* _Text under study_:
BEGIN
It unfolds like this:
Make cup of tea. Take it to bathroom to sip. Flick on ABC app and listen to Radio National. Apply sunscreen to face then one of two foundations – the pricey Giorgio Armani Luminous Silk if I have TV work or Zoom meetings or a cheaper BB cream if I’m working from home. Sweep cheap tint across brows, a soft pink eyeshadow across lids, something brown in the corners, a single coat of waterproof mascara and the same brand of Lancome concealer I’ve been using for 30 years.
Then it’s a dab of blush – always, always blush because it makes the whites of your eyes pop – applied higher than when I was younger because it lifts the cheekbones.
Then lips. Trusty Pillow Talk for matte or Mac Cremesheen if I want something glossy.
And then I smile at myself in the mirror because in those sweet, meditative four minutes (I promise it takes no longer) I’ve not only caught up on the news headlines and enjoyed a fortifying cuppa but I’ve created a more empowered and polished version of me.
Unfortunately, mine is not a particularly progressive point of view for a woman in her 50s.
Rather, everyone and by everyone I mean women, men and the media at large are falling over
themselves to congratulate Pamela Anderson for not wearing make-up.
Don’t get me wrong, Pammy, who is the same age as me, looks great.
After pouring herself into a scrap of red Lycra for half her life the Baywatch star says it’s liberating now that she’s “not trying to be the prettiest girl in the room”.
Having stepped out without makeup at Paris Fashion Week in September then again at the Fashion Awards in London earlier this month, she’s obviously committed to au naturel. “I feel like it’s just a freedom. It’s just a relief,” she has said, before adding that “chasing youth is futile”.
Fair enough and good on her for doing what makes her happy but is it really a revolutionary act?
Jamie Lee Curtis heralded it as such and in news to beauty brands who seem to be going gangbusters despite #cozzie livs (new slang for cost of living crisis), declared it the beginning of the “natural beauty revolution”.
Anderson had “claimed her seat at the table with nothing on her face”, she gushed, as if it’s hitherto been impossible for women to sit down without a smoky eye or highlighter-accentuated cheek.
“I am so impressed and floored by this act of courage and rebellion,” she said which is hyperbole on the scale of anti-ageing creams promising to remove wrinkles.
END
* _Problems to solve_:
1) In the makeup essay, which brand of concealer has the writer used for 30 years?
2) Decide whether each statement agrees with the makeup essay, answering yes or no and quoting the words that settle it: (a) The writer's morning routine takes no more than four minutes. (b) Pamela Anderson is older than the writer. (c) Anderson went without makeup at the Fashion Awards in London.
3) Write the next part of the makeup essay, picking up after its last sentence.
None of the data excerpts that come next are needed.

* _Data excerpts_:
BEGIN
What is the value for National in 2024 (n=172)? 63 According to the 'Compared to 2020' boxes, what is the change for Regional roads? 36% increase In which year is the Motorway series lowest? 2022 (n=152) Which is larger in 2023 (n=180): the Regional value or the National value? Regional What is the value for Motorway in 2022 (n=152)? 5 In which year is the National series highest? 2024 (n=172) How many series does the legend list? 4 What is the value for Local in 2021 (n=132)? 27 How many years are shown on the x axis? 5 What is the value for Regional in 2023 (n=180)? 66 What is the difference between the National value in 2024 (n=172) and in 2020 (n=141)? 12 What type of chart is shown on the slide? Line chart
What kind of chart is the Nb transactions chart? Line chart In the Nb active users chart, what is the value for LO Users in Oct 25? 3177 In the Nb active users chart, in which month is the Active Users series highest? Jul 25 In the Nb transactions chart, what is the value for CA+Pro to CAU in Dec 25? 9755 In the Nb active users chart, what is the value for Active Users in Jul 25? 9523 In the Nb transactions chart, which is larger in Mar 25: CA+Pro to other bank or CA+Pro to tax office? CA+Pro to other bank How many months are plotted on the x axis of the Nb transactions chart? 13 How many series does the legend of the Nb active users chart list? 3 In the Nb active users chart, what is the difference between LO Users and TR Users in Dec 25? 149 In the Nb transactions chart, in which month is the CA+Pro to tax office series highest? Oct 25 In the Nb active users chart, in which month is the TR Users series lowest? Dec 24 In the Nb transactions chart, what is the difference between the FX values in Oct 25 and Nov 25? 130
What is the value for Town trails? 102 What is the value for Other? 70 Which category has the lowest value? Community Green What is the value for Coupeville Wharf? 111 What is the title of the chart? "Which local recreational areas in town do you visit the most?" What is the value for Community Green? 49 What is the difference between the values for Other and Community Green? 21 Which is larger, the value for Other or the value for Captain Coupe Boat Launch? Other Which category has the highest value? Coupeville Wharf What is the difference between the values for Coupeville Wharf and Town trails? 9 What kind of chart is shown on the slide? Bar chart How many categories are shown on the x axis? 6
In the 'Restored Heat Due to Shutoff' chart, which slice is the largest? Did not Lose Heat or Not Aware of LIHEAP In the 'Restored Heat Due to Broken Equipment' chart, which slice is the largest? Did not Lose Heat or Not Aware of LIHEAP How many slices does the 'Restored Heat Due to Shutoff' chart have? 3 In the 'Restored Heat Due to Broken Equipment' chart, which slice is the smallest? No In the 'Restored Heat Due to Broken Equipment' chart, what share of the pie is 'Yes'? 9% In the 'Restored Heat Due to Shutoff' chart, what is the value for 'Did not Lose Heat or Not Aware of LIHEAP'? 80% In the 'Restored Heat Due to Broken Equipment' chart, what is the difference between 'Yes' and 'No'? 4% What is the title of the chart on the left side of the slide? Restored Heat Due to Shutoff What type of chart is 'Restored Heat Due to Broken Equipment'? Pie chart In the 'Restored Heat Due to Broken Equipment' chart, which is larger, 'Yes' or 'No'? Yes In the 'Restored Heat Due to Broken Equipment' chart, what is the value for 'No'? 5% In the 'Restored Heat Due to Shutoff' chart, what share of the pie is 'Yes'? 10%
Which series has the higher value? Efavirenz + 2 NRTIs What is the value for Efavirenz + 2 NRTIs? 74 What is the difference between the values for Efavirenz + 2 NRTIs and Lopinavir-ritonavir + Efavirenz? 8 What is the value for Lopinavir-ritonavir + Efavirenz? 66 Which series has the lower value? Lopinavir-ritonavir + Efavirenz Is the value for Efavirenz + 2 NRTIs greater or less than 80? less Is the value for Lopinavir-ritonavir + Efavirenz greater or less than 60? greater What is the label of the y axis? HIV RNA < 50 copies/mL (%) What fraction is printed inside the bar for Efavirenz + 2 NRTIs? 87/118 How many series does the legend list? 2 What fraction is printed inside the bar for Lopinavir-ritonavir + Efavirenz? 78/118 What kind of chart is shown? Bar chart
END
* _Results in order_:
1) Lancome.

2)
(a) Yes: "in those sweet, meditative four minutes (I promise it takes no longer)"
(b) No: "Pammy, who is the same age as me"
(c) Yes: "then again at the Fashion Awards in London earlier this month"

3)
Oh please, make up is not a political choice, it’s not evidence of prescriptive womanhood or acquiescence to the man.
In fact, every time there’s another study saying men prefer women
without make up – or they’re ambivalent as a new study from Southern Utah University reports this week – I wonder why researchers are wasting their time.
Because for so many of us, and particularly for the middle aged, make up is something we wear for ourselves.
We like the way it evens out our complexions or makes our eyes appear brighter and we’re getting fed up that in making that choice we’re being accused of dumbing ourselves down.
On the back of the new research which reported that “what stirs male desire remains a
sophisticated sensual mystery” – I sincerely hope the citizens of Utah did not contribute their
taxes to this study — a writer in The Times declared that make up was “infantilising”. Declaring that the women in his circle do not wear make-up, surmising that this is likely because they are happily hitched, Kevin Maher goes on to comprehensively shame women who do.
“You go from being a sentient person with ideas and arguments and a pulsing inner life to a painted performance,” he opines.
Oh Kevin, where to start. Firstly, the women you say aren’t wearing make-up, possibly are.
Plenty are not going the full Kim Kardashian but simply opting for a bit of minor enhancement which they enjoy very much.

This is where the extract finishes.